Source data:
##############################
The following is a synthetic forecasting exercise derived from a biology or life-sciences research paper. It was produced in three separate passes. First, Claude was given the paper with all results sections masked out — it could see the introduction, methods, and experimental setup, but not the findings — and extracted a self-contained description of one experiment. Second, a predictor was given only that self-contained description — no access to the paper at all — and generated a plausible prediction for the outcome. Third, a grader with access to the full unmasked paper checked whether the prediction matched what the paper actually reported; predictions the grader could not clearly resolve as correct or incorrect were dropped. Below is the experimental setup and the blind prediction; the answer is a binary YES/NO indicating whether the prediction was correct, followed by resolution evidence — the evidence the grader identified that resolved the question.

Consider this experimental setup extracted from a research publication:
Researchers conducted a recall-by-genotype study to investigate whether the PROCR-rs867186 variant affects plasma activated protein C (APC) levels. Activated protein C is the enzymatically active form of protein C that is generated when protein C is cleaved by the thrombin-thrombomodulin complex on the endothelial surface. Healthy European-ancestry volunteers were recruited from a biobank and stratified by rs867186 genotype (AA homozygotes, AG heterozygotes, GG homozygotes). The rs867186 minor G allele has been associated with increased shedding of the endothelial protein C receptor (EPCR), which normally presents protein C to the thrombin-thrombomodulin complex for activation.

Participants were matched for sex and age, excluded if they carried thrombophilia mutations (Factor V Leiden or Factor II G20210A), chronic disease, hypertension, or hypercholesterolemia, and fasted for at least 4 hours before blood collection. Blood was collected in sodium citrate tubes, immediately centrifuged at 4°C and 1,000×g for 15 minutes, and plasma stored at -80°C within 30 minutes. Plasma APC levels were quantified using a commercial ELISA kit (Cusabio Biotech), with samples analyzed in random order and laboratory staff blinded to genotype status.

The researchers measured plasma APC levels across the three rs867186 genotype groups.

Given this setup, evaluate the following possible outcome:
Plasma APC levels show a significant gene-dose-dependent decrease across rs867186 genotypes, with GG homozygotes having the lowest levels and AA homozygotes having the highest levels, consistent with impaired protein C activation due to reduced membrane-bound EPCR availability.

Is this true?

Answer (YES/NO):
##############################
Aim of the exercise:
Return exactly, and only, the line containing "Participants were matched" and every line after it through the end of the material.

Worked solution:
Participants were matched for sex and age, excluded if they carried thrombophilia mutations (Factor V Leiden or Factor II G20210A), chronic disease, hypertension, or hypercholesterolemia, and fasted for at least 4 hours before blood collection. Blood was collected in sodium citrate tubes, immediately centrifuged at 4°C and 1,000×g for 15 minutes, and plasma stored at -80°C within 30 minutes. Plasma APC levels were quantified using a commercial ELISA kit (Cusabio Biotech), with samples analyzed in random order and laboratory staff blinded to genotype status.

The researchers measured plasma APC levels across the three rs867186 genotype groups.

Given this setup, evaluate the following possible outcome:
Plasma APC levels show a significant gene-dose-dependent decrease across rs867186 genotypes, with GG homozygotes having the lowest levels and AA homozygotes having the highest levels, consistent with impaired protein C activation due to reduced membrane-bound EPCR availability.

Is this true?

Answer (YES/NO):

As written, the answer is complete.